(Source: Anchorage Daily News)

By Don Hunter, Anchorage Daily News, Alaska
Mar. 23--The tax cap proposition on the April 7 city election ballot has won the backing of the Anchorage Chamber of Commerce.
In a press release Monday morning, the chamber board said Proposition 9 would restore the cap's original calculation formula and be fairer to property owners and business people.
The initiative reached the ballot behind about 13,000 signatures on petitions circulated by a group called the Municipal Taxpayers' League.
If voters approve the proposition, it would move payments made to the city's general government fund by city-owned utilities and enterprises like the Anchorage Water and Wastewater Utility and Merrill Field into the pool of money that is used each year to calculate how much property taxes can increase.
Right now, those payments -- called MUSA and MESA -- amount to about $16 million annually. Sponsors of the petitions say putting them back into the tax cap calculations would reduce the amount of taxes the city is allowed to charge property owners in the short run, and reduce the amount of increase in the long run.
The switch would be made gradually, over a three-year period.
Opponents, citing a study commissioned by Acting Mayor Matt Claman, say the proposition could actually result in increased taxes on property owners, especially if the amounts of the MUSA and MESA payments drop for some reason.

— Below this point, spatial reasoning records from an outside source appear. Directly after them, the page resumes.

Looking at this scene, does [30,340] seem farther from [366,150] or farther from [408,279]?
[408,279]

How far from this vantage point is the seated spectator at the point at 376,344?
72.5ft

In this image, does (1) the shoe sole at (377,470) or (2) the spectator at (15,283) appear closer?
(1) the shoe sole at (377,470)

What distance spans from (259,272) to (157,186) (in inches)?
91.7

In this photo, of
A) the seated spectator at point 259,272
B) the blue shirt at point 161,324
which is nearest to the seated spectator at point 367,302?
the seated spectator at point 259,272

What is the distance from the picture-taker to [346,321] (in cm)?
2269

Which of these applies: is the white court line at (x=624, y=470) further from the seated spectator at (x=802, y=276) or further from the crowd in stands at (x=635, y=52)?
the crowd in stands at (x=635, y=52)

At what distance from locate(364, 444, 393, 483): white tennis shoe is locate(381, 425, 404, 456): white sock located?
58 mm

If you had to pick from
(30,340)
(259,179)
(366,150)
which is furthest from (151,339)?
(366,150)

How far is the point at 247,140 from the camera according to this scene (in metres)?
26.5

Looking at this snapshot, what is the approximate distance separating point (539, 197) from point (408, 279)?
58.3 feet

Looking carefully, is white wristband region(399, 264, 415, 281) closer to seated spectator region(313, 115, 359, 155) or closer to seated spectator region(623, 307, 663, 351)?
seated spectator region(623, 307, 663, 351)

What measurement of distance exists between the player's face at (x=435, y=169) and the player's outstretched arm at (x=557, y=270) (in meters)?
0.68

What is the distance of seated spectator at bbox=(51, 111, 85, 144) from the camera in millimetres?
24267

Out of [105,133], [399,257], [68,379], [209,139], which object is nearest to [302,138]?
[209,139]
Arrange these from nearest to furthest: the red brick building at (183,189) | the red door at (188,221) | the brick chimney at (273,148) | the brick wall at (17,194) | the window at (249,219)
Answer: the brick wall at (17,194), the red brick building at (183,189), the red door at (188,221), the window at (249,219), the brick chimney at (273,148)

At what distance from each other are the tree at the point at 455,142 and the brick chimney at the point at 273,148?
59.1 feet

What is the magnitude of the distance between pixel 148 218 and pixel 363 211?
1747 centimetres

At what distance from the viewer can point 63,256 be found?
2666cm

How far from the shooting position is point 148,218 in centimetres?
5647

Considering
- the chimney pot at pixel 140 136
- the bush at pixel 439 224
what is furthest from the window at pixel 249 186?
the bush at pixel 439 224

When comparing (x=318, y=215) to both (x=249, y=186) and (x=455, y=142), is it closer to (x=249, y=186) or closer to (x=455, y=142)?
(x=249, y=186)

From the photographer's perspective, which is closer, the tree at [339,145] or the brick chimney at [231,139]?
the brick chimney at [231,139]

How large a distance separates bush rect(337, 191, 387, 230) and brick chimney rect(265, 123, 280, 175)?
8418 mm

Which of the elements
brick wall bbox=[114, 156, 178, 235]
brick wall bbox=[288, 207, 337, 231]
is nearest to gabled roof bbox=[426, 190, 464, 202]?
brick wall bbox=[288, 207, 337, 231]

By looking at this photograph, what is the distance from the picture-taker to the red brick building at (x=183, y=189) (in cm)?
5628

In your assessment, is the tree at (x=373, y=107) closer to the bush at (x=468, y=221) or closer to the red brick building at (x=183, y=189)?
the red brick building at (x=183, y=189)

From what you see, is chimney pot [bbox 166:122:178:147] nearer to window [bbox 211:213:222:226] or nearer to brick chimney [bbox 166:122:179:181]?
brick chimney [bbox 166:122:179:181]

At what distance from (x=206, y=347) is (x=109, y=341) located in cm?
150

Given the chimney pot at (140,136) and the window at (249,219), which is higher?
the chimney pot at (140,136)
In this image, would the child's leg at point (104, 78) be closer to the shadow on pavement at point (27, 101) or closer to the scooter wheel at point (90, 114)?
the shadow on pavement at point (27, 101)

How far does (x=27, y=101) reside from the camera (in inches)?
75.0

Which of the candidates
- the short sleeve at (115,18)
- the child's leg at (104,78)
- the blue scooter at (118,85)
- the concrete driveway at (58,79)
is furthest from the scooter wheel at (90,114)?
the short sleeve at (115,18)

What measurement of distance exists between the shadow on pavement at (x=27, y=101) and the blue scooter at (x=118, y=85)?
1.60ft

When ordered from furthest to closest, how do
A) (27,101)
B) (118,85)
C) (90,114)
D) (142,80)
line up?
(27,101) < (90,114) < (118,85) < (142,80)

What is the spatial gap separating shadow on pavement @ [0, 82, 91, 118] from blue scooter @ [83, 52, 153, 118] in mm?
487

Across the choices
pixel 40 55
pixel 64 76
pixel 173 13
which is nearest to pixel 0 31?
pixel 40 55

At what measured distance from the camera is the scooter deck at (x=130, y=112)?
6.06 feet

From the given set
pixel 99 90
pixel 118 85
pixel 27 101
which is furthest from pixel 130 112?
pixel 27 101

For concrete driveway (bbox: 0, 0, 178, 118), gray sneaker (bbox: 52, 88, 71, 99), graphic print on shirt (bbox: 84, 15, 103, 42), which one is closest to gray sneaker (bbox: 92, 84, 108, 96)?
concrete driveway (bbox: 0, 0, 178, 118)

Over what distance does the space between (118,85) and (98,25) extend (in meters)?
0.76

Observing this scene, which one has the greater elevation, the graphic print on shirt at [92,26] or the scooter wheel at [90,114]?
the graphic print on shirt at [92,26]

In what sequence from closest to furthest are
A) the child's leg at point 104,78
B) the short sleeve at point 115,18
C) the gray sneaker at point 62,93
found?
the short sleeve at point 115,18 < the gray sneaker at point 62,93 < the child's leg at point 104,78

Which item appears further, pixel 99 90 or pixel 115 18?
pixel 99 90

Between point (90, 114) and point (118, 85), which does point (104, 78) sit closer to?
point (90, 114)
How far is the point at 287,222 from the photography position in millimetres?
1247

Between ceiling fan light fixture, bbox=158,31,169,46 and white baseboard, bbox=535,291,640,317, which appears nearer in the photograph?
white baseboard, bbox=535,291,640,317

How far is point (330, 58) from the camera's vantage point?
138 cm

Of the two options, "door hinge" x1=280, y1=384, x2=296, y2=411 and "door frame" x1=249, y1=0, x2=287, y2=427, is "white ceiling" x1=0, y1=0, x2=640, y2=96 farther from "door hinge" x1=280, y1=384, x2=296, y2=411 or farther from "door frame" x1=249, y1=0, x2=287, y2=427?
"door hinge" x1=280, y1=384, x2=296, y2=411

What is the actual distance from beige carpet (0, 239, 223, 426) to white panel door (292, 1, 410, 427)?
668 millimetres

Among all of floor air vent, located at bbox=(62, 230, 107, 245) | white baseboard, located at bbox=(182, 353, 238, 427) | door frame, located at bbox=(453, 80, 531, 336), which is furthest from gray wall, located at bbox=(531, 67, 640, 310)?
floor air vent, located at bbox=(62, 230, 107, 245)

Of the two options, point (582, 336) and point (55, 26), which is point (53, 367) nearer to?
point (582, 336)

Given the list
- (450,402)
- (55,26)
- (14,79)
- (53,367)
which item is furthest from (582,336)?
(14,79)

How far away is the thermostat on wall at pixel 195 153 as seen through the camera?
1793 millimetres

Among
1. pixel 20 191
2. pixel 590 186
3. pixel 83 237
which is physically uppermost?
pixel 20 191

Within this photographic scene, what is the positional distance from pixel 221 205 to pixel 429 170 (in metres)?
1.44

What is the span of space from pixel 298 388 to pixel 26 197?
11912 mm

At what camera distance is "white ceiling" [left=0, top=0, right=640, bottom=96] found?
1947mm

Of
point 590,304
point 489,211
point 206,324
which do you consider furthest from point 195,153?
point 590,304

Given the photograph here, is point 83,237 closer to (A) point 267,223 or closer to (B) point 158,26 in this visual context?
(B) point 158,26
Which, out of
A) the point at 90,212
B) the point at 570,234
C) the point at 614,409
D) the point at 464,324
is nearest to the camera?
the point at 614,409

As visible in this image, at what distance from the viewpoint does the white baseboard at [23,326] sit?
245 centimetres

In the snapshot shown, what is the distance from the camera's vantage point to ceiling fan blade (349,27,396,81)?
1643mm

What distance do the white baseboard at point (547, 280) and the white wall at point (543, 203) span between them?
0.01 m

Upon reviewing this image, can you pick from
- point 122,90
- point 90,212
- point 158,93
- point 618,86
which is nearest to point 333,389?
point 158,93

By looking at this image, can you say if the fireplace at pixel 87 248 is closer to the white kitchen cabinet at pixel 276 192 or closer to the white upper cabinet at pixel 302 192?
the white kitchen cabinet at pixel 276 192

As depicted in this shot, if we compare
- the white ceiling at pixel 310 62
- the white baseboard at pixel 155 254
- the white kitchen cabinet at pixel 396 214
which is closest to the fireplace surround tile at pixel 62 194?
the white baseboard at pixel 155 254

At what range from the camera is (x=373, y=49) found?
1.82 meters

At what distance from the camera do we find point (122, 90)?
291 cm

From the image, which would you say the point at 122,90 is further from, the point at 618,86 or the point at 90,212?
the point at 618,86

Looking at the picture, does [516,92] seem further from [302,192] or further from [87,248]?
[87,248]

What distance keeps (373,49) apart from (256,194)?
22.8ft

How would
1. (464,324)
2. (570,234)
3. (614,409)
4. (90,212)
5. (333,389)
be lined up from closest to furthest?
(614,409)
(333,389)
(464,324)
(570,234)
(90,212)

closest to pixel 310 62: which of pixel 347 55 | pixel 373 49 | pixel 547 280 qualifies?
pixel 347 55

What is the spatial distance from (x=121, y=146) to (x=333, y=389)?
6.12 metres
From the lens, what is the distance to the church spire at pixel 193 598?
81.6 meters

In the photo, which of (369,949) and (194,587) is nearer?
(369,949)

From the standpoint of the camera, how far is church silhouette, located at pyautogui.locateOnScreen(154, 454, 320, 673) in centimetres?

That could happen if the water and wastewater utility lose a lawsuit over a rate increase that is presently before the state Supreme Court.
The MUSA and MESA payments were included in the tax cap formula until 2003, when former Mayor Mark Begich and a unanimous Assembly moved them out. At the time, that caused the tax cap to drop. But in the years since, property taxes have increased steadily.
In the press release, Chamber board chairman Phil Okeson says the removal of the MUSA and MESA payments "have weakened the tax cap's intended stability for residential and business property owners." Last week, a citizens advisory commission that reviews the city budget issues recommended that the taxpayers league withdraw the proposition and rewrite it, saying its language is ambiguous and confusing, and that it may not accomplish the ends its authors intended.
That isn't possible, however. The ballots have been printed.